• [TASK GOAL] Pictures in the records below are skipped; the rest is copied exactly.

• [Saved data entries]
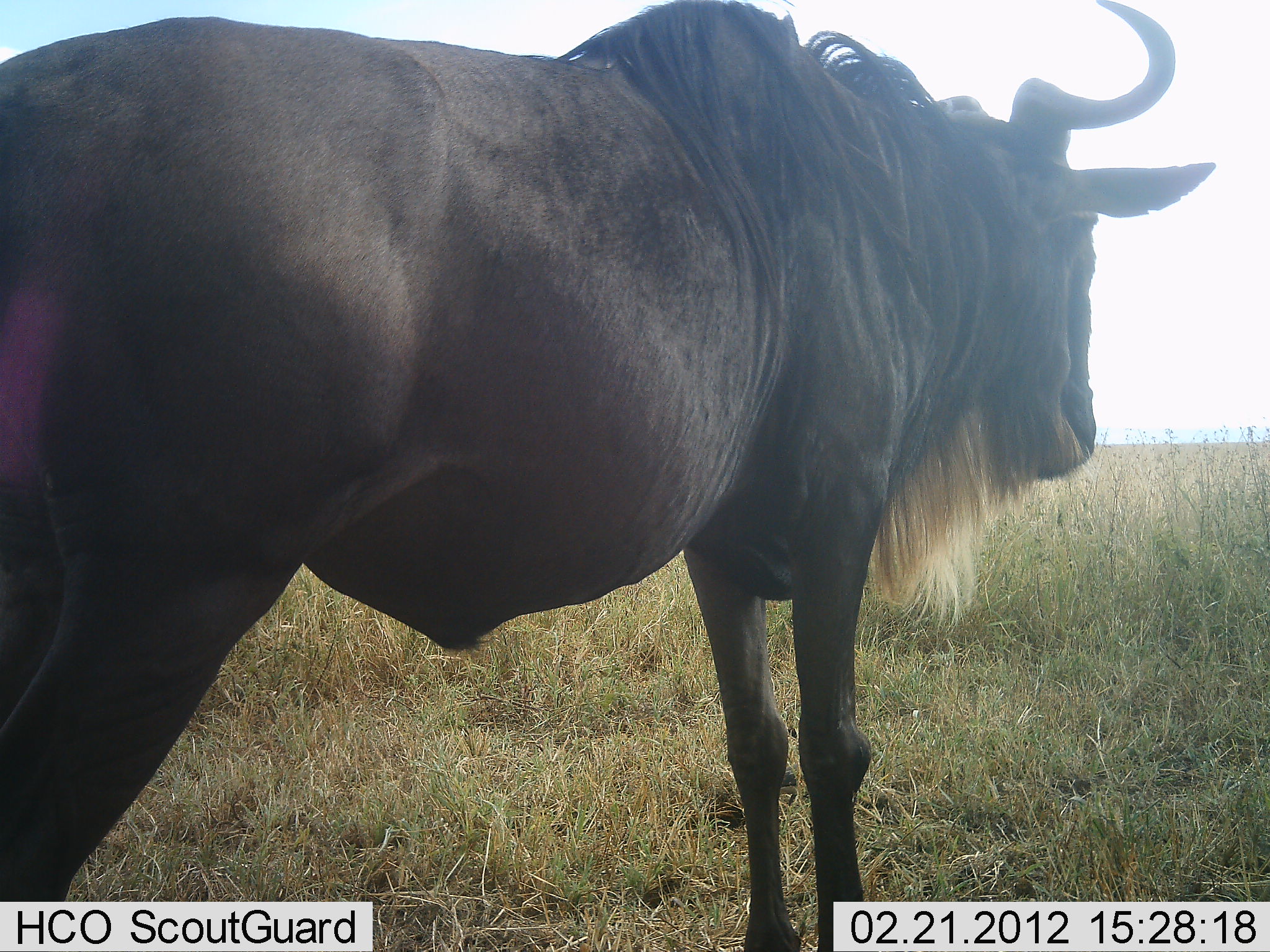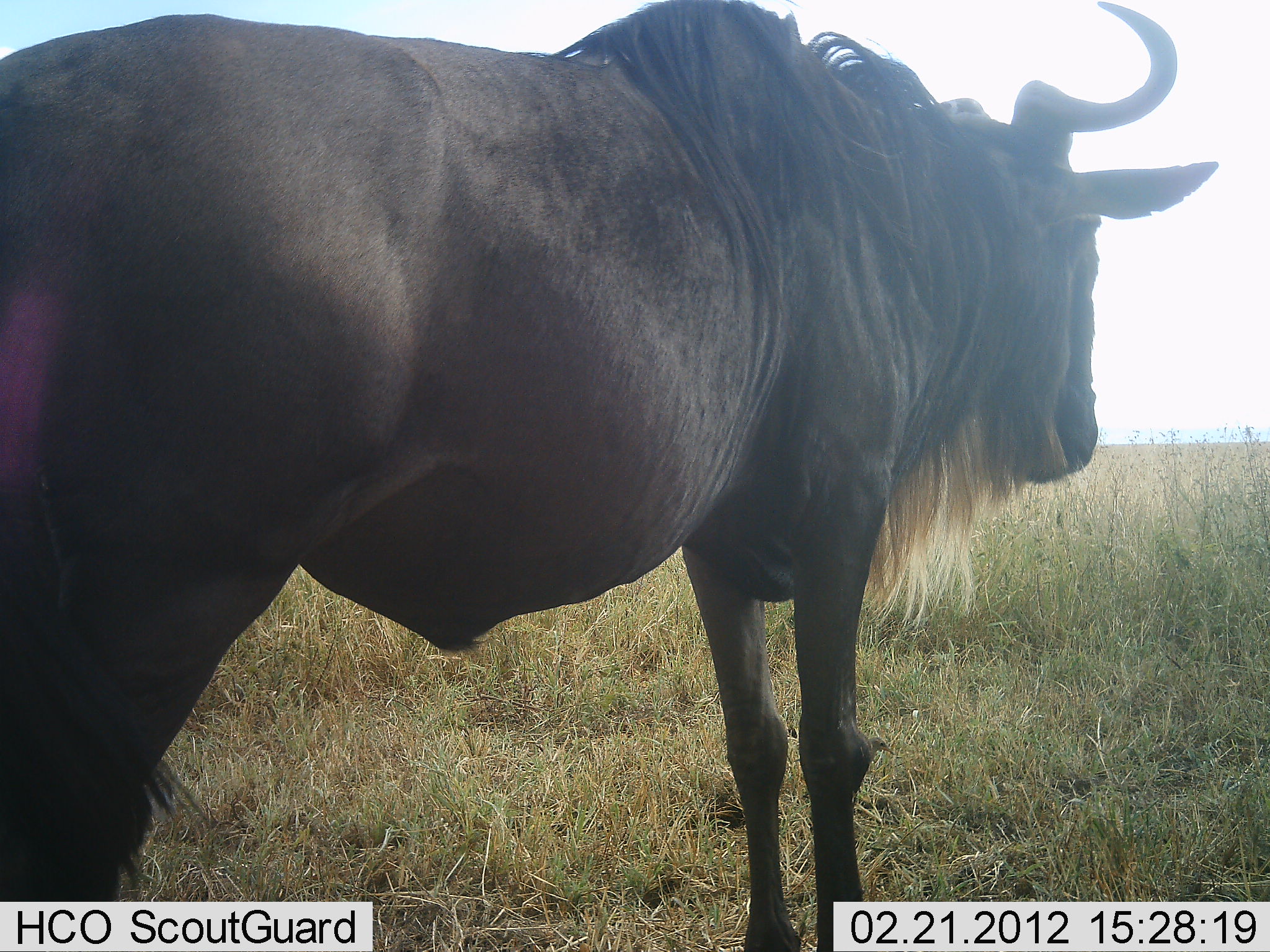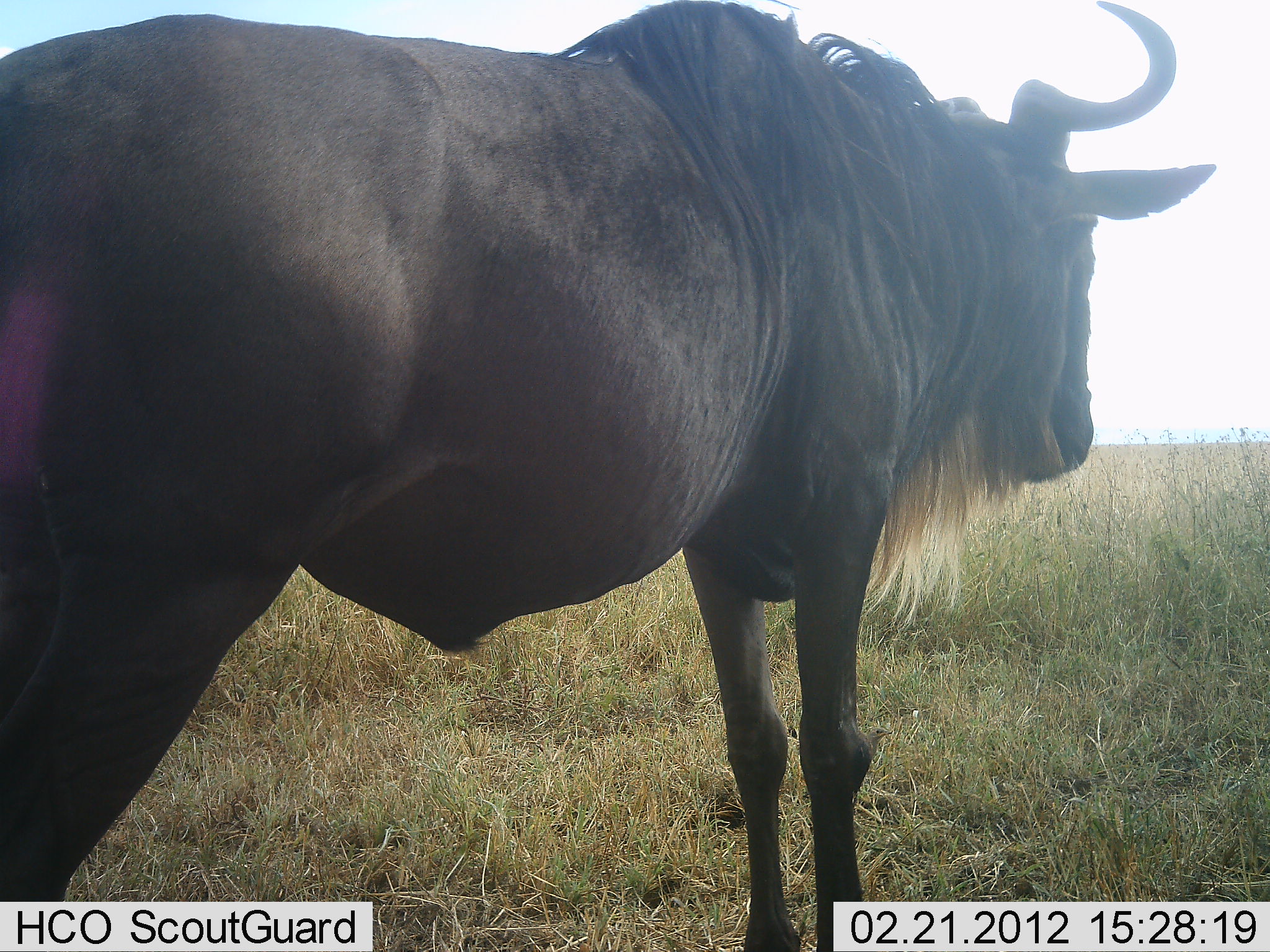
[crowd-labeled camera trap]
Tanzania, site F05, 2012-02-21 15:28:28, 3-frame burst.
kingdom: Animalia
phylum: Chordata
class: Mammalia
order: Artiodactyla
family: Bovidae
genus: Connochaetes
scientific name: Connochaetes taurinus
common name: blue wildebeest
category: wildebeest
Wildebeest (blue wildebeest) (Connochaetes taurinus), count 1. Behavior (volunteer vote fractions): standing 100%, resting 0%, moving 0%, interacting 0%. Young present (vote fraction): 0%. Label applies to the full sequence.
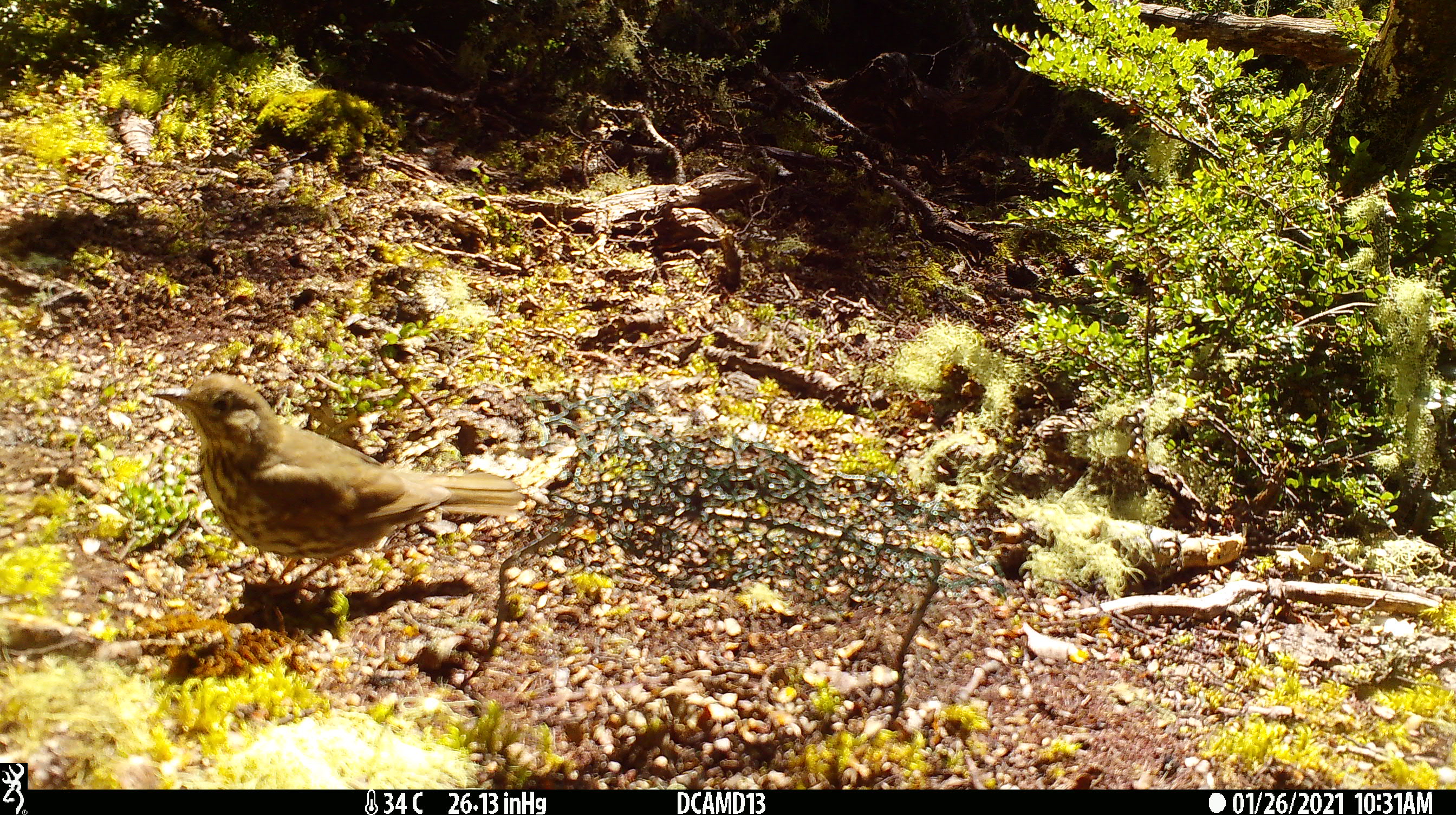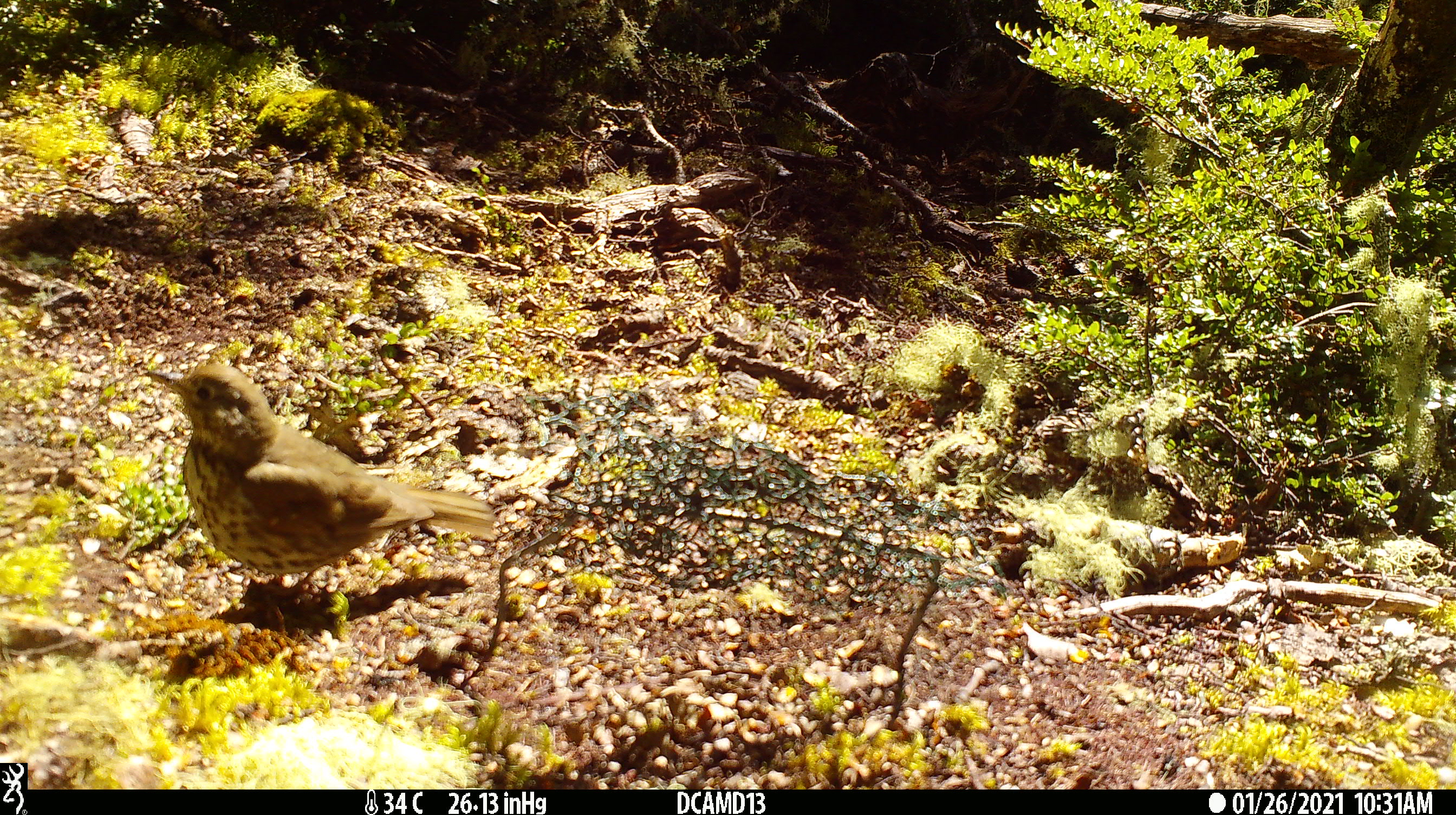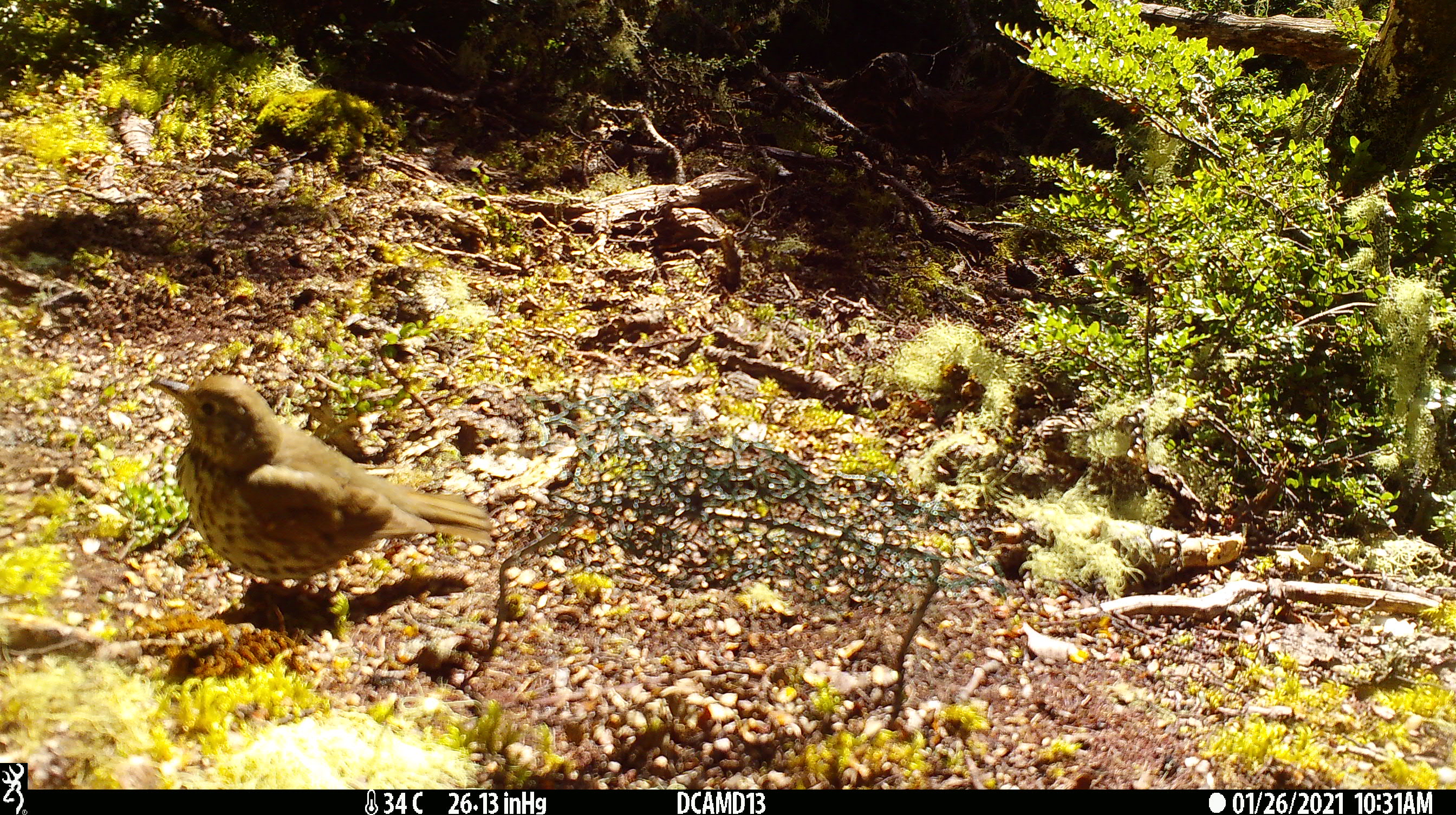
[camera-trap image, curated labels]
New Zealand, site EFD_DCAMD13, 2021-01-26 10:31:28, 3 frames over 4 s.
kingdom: Animalia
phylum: Chordata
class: Aves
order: Passeriformes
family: Turdidae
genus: Turdus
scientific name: Turdus philomelos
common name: song thrush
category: thrush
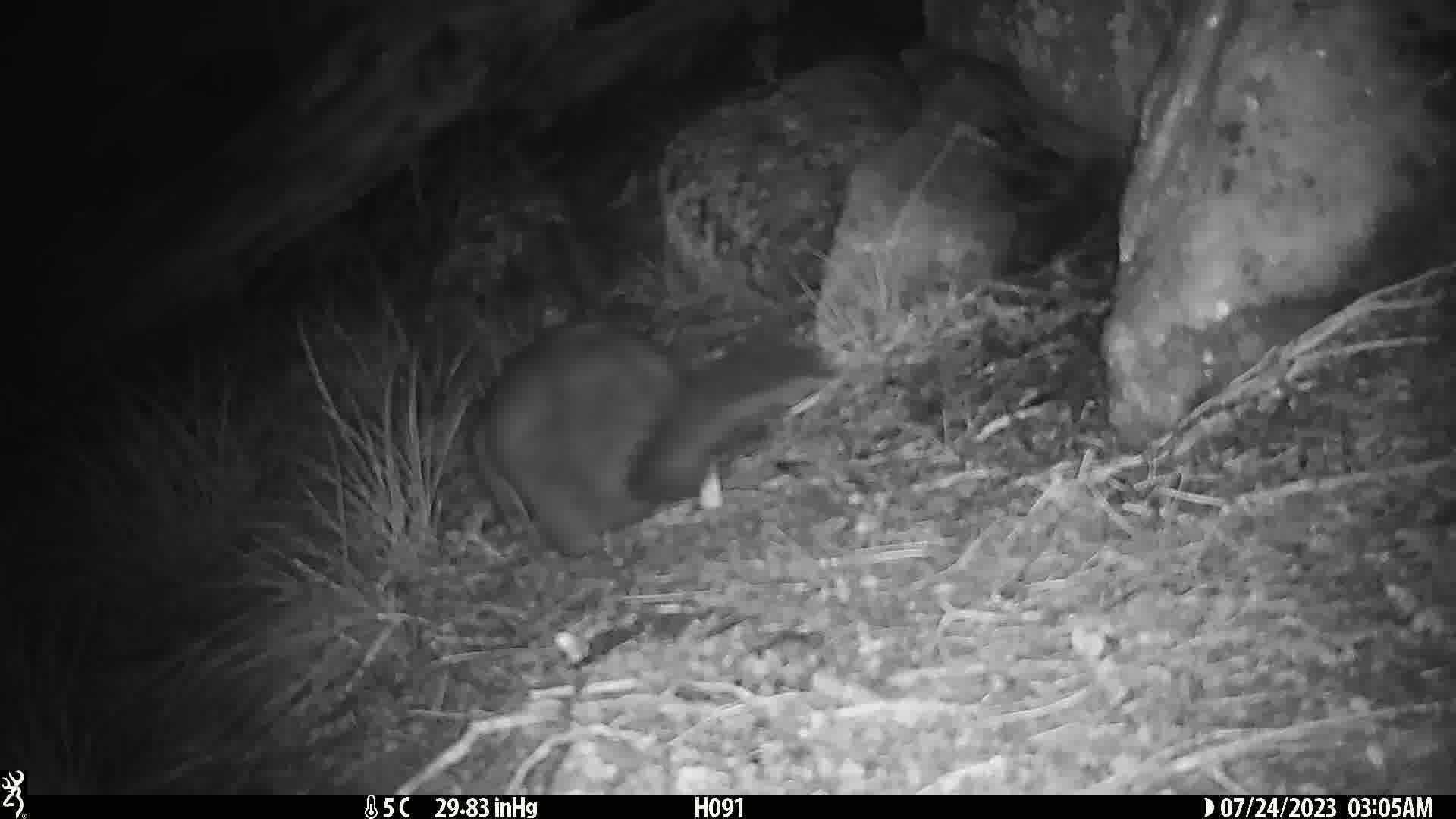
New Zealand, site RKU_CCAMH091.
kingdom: Animalia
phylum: Chordata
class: Mammalia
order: Diprotodontia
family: Phalangeridae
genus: Trichosurus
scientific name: Trichosurus vulpecula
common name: common brushtail possum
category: possum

• [EXERCISE OUTPUT]
[crowd-labeled camera trap]
Tanzania, site F05, 2012-02-21 15:28:28, 3-frame burst.
kingdom: Animalia
phylum: Chordata
class: Mammalia
order: Artiodactyla
family: Bovidae
genus: Connochaetes
scientific name: Connochaetes taurinus
common name: blue wildebeest
category: wildebeest
Wildebeest (blue wildebeest) (Connochaetes taurinus), count 1. Behavior (volunteer vote fractions): standing 100%, resting 0%, moving 0%, interacting 0%. Young present (vote fraction): 0%. Label applies to the full sequence.
[camera-trap image, curated labels]
New Zealand, site EFD_DCAMD13, 2021-01-26 10:31:28, 3 frames over 4 s.
kingdom: Animalia
phylum: Chordata
class: Aves
order: Passeriformes
family: Turdidae
genus: Turdus
scientific name: Turdus philomelos
common name: song thrush
category: thrush
New Zealand, site RKU_CCAMH091.
kingdom: Animalia
phylum: Chordata
class: Mammalia
order: Diprotodontia
family: Phalangeridae
genus: Trichosurus
scientific name: Trichosurus vulpecula
common name: common brushtail possum
category: possum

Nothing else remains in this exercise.